Ist Israel ein verrückter Staat?

Nahostpolitik

Der frühere Schweizer Diplomat Kurt O. Wyss prangert in einem provokativen Buch die zionistische Politik gegenüber den Palästinensern an

Von Arn Strohmeyer, 14.10.2015

Diplomaten äußern sich zu politischen Streitfragen in der Regel eher zurückhaltend und staatstragend – eben „diplomatisch“, wobei persönliche Ansichten keine Rolle spielen dürfen. Eine rühmliche Ausnahme von diesem Grundsatz macht da der Schweizer Ex-Diplomat Kurt O. Wyss, der Jahrzehnte lang im auswärtigen Dienst seines Landes tätig war – u.a. auch in den Botschaften in Ankara und Damaskus. Er kennt also den Nahen Osten bestens aus eigener Erfahrung und weiß sehr genau, was er in seinem Buch „Wir haben nur dieses Land. Der Israel-Palästinenser-Streit als Mutter aller Nahost-Konflikte“ schreibt. Der Autor redet nicht um die Sache herum, seine Kritik an der israelischen Politik ist klar, eindeutig und gut belegt, und seine Sympathien gelten nicht den „Opfern“, die sich ständig als solche bezeichnen und daraus ihre unbeschränkte Handlungsfreiheit ableiten, sondern den wirklichen Opfern in dieser Auseinandersetzung: den Palästinensern.
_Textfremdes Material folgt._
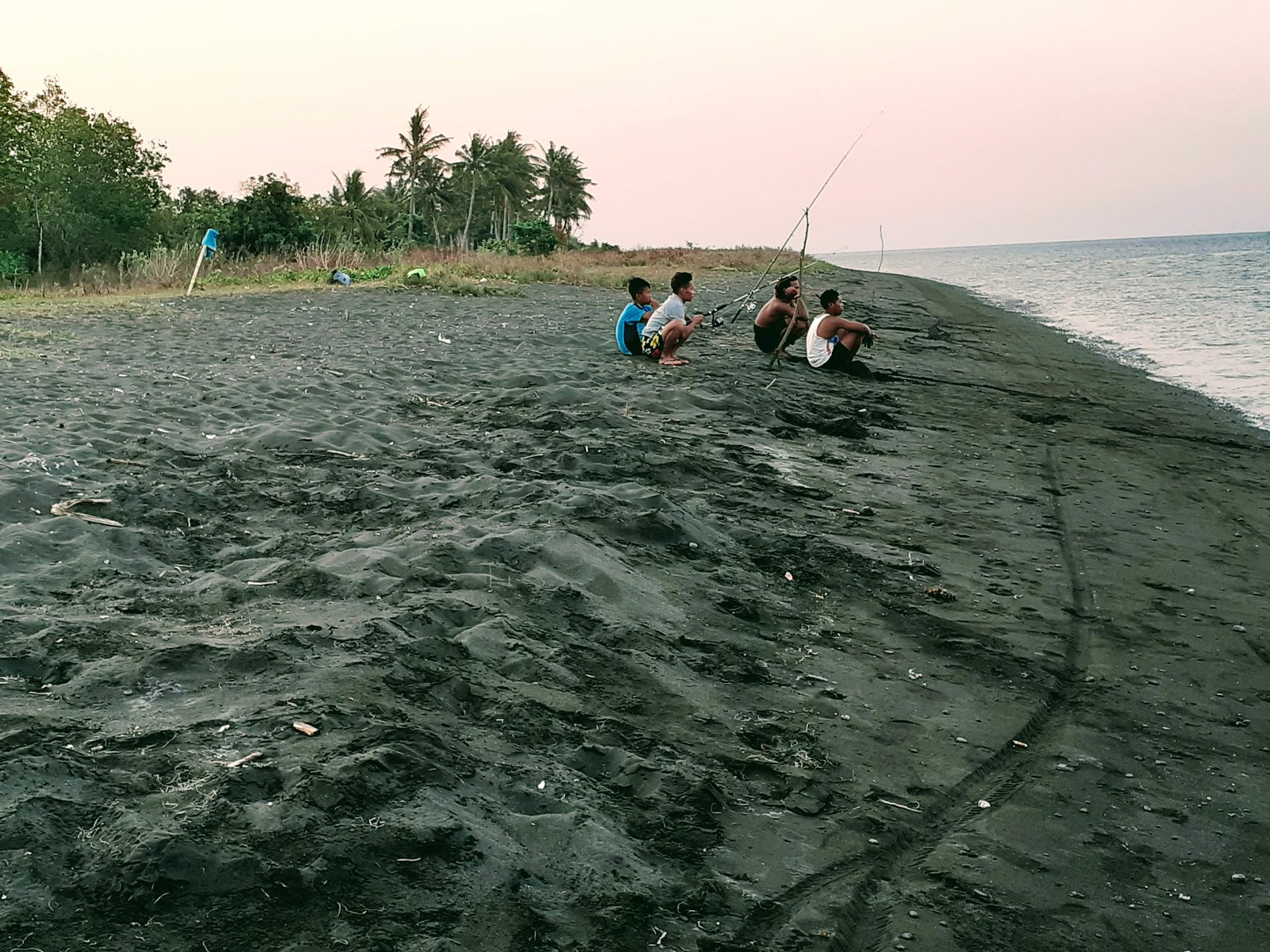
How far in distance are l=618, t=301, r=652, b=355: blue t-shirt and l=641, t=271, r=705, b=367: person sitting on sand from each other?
138 mm

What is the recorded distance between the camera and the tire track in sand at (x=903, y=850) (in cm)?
244

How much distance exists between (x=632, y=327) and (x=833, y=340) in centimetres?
233

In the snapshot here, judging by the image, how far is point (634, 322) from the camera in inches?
444

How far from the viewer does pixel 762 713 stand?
139 inches

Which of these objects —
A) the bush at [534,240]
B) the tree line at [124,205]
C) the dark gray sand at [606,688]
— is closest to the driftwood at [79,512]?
the dark gray sand at [606,688]

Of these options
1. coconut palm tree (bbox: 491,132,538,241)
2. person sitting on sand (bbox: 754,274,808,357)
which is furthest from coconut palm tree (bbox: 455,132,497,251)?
person sitting on sand (bbox: 754,274,808,357)

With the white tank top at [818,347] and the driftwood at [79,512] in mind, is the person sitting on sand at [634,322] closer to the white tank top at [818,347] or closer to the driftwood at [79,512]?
the white tank top at [818,347]

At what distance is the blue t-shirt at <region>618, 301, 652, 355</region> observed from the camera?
36.9ft

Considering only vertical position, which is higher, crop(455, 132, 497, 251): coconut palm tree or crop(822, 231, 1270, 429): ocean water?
crop(455, 132, 497, 251): coconut palm tree

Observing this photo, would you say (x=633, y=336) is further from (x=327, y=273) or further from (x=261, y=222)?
(x=261, y=222)

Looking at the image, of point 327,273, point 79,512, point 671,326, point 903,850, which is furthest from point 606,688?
point 327,273

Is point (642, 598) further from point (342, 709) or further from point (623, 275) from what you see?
point (623, 275)

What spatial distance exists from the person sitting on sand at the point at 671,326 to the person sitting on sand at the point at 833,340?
1.35 meters

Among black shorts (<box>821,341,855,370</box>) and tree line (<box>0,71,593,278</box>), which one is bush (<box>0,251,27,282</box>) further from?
black shorts (<box>821,341,855,370</box>)
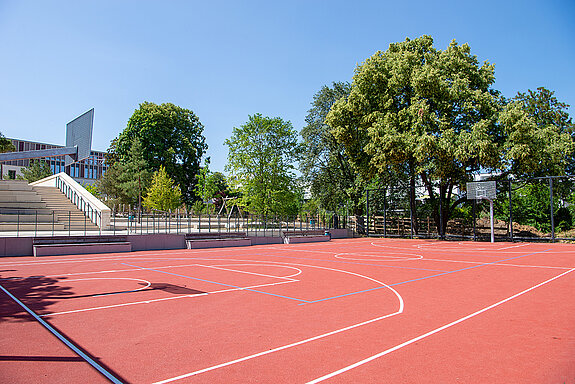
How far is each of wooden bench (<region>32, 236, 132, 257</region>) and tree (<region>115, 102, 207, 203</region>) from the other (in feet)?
108

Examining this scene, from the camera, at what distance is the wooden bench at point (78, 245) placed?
61.5 ft

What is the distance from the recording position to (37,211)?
97.3 feet

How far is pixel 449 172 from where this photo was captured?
101 ft

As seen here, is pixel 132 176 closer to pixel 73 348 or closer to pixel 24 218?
pixel 24 218

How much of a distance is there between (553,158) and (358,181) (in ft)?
53.8

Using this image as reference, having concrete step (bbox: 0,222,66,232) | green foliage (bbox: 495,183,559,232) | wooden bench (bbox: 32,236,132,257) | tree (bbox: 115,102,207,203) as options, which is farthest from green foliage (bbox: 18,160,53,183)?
green foliage (bbox: 495,183,559,232)

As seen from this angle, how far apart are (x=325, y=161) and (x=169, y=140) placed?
24.5 meters

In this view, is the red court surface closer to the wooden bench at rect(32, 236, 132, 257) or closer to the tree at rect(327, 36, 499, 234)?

Wyss fragt in einem Kapitel ganz ernsthaft, ob Israel ein „verrückter Staat“ ist. Das klingt provozierend, soll es sicher auch sein. Man muss aber gar nicht unbedingt Aussagen von Siedlern (der neuen mächtigen Schicht im israelischen Establishment) – wie der Autor es tut – heranziehen, die davon schwärmen, dass Israel „ein wahnsinniger Staat“ sein soll, damit die Leute „begreifen, dass wir ein wildes Land sind, gefährlich für unsere Nachbarn, nicht normal“, durchaus in der Lage, „die Ölfelder abzufackeln“ oder „den dritten Weltkrieg zu beginnen, einfach nur so.“ Sollte Günter Grass mit seinem Israel-Gedicht doch nicht so ganz Unrecht gehabt haben?

Der Autor lässt auch den früheren Außenminister Avigdor Lieberman zu Wort kommen.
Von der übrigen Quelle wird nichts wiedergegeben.